Problems:
1. In the text on freelancer taxes, what kind of service is Brass Taxes?
2. Copy the part of the text on freelancer taxes that begins at the words "Maximizing your expense" and stops after the words "and fall behind.".

*** Text ***

How to do taxes right as a freelancer—important pitfalls to avoid

How to do taxes right as a freelancer—important pitfalls to avoid

Freelance creative work and tax prep tend not to mix well. Whether you’re a photographer or a party clown, the freedom of working for yourself comes with the burden of juggling multiple 1099s and W2s (perhaps easier for clowns), hoarding receipts, and calculating what percentage of the bed you use as a desk counts as office space—all accompanied by the lingering anxiety that you’re doing it wrong.

“Everybody thinks everybody else has a grasp on taxes, and they’re the weird one,” said Rus Garofalo, founder of Brass Taxes, an online tax prep service for freelance creatives. “There’s a universal feeling that you should understand this, and there’s something wrong with you for not knowing how it works.”

With April 15 around the corner, he spoke to about what unconventional workers can do to stop overthinking (or underthinking) their taxes. Here are five takeaways.

Realize what counts as work

Your work doesn’t have to be profitable to be considered on your tax return.

“I was writing and performing, and video editing was my money job,” Garofalo said of his freelance past. “And I was only dealing with the video editing for my taxes because that’s how I was making money. But I was spending thousands of dollars working on writing and performing.”

Not feeling legitimate, Garofalo believes, is a major factor in how people weigh what does and doesn’t count as work.

He didn’t tell the IRS about his side hustles, “The same way I wasn’t going to tell people at a party I was a comedian, or a writer, because it was like, ‘On what show?’ and it’d be like, ‘Um, well, nothing yet!’”

Uncle Sam isn’t as judge-y.

“The IRS actually has a really benevolent form of interpreting what you’re doing,” Garofalo said. “They care about your intention. What’s your goal? Are you being reasonable about pursuing that goal? As soon as you do make a profit, you’re going to pay tax. You might as well take the benefits while you’re gaining the skills along the way to that potential payday.”

Be realistic about tracking your expenses

Maximizing your expense deductions can save you a lot of money—if you can keep track. This is where Garofalo has seen many clients hold themselves to an impossible standard, only to burn out and fall behind.

*** Information provided ***

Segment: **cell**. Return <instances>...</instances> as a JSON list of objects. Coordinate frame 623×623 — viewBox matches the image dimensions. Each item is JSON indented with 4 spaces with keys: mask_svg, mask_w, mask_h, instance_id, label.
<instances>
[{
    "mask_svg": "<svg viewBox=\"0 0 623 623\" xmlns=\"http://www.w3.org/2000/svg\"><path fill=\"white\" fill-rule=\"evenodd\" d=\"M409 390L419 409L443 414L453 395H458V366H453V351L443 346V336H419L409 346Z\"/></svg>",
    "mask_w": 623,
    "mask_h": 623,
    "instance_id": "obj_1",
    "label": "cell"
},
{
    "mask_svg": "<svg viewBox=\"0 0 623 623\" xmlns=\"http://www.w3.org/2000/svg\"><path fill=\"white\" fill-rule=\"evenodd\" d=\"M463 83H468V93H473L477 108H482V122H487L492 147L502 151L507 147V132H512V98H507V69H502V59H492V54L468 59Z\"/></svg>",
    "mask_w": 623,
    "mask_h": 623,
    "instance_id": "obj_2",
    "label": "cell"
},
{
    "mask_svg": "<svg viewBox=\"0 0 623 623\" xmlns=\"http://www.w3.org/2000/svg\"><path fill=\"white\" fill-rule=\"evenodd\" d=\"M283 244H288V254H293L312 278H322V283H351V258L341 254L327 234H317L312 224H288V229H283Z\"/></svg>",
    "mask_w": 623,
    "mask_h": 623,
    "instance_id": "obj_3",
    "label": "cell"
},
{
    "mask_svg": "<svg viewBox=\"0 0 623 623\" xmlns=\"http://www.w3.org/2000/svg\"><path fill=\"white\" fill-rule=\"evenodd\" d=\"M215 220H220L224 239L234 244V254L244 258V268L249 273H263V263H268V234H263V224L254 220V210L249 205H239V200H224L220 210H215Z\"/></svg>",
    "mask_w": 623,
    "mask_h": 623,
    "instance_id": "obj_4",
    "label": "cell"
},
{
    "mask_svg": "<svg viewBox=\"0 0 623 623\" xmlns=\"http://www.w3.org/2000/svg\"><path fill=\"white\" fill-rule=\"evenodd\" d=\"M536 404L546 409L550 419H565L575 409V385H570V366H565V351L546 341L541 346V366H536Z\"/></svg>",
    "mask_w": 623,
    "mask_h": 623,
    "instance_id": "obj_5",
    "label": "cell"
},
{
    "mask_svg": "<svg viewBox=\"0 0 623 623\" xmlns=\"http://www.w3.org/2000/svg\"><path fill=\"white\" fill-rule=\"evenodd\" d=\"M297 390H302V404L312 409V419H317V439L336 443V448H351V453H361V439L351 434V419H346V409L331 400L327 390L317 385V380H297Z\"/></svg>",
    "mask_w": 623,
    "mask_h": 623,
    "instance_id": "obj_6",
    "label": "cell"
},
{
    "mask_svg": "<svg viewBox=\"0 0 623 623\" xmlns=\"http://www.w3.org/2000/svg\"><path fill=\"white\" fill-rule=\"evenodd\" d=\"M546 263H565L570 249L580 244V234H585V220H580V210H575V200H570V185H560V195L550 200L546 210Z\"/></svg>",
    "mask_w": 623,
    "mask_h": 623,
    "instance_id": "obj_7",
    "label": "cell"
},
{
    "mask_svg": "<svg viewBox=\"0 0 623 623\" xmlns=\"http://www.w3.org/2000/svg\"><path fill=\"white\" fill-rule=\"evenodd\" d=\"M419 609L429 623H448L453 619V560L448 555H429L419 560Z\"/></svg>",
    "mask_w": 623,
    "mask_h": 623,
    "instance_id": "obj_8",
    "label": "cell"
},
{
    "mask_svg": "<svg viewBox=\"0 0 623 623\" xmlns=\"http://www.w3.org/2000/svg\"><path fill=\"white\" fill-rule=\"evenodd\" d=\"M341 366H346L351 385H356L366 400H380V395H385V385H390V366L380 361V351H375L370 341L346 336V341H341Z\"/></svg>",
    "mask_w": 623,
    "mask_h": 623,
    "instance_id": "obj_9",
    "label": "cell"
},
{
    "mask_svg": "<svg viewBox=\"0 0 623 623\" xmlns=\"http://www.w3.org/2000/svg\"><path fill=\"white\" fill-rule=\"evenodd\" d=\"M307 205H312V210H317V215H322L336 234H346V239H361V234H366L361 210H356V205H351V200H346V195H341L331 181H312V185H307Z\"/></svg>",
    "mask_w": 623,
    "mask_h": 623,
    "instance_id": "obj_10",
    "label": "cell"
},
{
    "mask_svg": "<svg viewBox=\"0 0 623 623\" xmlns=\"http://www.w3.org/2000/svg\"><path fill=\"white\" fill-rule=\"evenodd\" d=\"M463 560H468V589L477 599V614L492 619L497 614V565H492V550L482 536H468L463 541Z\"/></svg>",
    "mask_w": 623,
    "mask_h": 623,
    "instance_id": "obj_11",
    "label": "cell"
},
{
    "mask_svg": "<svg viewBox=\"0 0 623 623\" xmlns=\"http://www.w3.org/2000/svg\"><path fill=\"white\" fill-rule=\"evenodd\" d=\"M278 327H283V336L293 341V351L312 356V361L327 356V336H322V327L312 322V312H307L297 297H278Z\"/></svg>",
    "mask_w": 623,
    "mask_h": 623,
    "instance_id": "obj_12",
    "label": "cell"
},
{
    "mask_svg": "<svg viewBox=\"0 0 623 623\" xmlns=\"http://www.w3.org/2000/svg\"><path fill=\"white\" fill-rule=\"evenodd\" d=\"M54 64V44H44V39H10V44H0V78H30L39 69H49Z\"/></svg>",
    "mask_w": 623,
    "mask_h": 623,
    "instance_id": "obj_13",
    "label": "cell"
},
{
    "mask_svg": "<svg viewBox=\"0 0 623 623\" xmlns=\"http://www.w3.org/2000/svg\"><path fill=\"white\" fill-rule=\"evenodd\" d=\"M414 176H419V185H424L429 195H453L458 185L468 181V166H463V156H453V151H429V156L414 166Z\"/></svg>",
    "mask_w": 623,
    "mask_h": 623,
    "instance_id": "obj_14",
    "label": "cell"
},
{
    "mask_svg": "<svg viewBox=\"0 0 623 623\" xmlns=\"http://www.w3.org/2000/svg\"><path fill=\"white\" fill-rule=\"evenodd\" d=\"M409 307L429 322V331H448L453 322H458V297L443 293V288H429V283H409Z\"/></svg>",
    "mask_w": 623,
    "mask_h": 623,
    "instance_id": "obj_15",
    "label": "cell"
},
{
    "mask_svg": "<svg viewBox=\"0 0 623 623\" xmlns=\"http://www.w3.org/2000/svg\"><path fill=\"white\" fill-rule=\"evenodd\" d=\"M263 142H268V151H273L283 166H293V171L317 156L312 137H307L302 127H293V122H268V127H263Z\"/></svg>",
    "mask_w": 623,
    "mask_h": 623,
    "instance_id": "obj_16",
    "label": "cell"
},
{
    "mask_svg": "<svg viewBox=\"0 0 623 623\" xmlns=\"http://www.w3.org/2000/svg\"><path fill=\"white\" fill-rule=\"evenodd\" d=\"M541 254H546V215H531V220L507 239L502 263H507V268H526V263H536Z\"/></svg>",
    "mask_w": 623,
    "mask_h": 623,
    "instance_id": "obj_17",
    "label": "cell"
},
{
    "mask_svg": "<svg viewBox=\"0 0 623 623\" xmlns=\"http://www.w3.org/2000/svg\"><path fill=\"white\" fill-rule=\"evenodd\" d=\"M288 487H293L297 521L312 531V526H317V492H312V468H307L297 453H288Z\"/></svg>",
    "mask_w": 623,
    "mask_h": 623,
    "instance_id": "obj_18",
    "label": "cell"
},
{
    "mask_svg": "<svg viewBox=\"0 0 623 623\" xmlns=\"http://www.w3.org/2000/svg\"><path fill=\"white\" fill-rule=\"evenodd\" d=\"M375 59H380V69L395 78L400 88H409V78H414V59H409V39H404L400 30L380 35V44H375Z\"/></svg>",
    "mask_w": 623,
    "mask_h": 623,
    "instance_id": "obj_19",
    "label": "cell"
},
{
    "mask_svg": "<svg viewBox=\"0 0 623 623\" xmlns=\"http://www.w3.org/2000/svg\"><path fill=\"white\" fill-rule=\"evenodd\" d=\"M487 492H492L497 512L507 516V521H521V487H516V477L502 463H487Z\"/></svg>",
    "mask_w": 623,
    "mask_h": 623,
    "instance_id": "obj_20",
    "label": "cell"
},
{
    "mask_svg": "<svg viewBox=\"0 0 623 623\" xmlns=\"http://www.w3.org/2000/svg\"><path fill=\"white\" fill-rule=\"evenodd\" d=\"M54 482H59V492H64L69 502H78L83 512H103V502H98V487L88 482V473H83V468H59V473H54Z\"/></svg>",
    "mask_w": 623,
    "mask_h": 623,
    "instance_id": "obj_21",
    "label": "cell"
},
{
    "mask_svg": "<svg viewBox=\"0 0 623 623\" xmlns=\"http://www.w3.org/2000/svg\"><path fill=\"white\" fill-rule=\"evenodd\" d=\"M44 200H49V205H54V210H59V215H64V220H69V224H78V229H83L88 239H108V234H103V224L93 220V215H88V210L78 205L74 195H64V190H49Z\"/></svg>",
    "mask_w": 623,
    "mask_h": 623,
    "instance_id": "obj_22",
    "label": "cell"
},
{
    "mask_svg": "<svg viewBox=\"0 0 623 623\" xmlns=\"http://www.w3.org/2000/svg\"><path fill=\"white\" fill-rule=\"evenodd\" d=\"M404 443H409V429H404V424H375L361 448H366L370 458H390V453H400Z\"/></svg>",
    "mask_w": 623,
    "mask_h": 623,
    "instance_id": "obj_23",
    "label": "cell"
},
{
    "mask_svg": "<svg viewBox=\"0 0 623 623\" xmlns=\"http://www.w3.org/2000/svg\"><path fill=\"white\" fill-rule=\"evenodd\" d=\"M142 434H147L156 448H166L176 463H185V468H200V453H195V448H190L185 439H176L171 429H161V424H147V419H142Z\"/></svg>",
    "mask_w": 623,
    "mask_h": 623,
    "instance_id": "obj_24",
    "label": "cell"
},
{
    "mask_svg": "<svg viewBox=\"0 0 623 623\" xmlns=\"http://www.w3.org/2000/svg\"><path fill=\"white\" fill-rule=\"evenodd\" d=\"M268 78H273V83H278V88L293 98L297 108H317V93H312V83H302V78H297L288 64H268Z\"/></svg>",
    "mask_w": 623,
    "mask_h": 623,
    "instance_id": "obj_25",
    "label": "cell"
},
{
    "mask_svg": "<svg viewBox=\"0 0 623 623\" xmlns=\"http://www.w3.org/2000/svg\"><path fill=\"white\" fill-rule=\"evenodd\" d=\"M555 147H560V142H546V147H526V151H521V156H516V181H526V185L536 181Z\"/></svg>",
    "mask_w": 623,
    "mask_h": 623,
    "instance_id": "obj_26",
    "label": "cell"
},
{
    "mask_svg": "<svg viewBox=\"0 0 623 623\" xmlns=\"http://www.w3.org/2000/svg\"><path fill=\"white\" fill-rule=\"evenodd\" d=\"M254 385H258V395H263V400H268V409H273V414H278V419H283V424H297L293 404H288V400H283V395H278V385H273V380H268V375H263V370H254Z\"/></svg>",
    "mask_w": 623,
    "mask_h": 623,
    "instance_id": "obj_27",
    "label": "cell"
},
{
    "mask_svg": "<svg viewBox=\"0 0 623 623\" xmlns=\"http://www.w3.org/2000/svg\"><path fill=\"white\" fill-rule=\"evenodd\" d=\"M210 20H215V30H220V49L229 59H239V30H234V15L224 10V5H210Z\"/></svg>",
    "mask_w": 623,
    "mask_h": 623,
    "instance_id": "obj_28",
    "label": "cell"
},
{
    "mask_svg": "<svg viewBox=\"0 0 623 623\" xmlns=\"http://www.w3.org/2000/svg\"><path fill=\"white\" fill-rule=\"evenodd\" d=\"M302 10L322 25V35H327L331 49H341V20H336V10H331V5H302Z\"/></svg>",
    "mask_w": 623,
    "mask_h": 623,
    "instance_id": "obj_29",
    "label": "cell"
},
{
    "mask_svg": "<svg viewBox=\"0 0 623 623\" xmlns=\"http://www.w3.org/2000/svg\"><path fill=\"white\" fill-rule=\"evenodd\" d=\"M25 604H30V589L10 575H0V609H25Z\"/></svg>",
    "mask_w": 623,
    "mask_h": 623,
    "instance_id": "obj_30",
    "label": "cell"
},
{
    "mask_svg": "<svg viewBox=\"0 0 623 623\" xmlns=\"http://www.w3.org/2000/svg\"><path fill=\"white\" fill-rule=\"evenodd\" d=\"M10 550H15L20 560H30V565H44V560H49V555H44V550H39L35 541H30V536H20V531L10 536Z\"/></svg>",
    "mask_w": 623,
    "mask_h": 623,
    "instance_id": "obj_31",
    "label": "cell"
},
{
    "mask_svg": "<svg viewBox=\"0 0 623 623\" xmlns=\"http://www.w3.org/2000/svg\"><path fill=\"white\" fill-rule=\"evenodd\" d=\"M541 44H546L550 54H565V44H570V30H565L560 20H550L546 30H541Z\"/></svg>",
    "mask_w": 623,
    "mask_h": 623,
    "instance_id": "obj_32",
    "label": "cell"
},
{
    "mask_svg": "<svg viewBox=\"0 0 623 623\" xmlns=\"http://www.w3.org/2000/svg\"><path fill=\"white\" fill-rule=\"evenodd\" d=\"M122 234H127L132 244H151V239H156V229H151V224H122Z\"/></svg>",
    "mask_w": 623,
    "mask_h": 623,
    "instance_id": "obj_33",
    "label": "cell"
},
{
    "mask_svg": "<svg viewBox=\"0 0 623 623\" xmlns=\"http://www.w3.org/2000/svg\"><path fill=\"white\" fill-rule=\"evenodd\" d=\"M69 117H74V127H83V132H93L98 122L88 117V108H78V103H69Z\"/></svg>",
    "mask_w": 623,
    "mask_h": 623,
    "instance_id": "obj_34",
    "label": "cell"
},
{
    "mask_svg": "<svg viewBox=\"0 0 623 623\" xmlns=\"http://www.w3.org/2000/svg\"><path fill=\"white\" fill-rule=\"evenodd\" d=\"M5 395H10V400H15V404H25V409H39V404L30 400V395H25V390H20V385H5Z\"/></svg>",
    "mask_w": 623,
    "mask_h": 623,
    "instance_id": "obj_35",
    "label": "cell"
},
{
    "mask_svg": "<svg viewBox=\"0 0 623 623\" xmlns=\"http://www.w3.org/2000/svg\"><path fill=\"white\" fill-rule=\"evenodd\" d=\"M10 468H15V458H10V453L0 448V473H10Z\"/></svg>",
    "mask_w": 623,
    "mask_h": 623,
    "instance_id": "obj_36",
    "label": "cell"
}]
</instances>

***

Answers for the tasks:
1. An online tax prep service for freelance creatives.

2.
Maximizing your expense deductions can save you a lot of money—if you can keep track. This is where Garofalo has seen many clients hold themselves to an impossible standard, only to burn out and fall behind.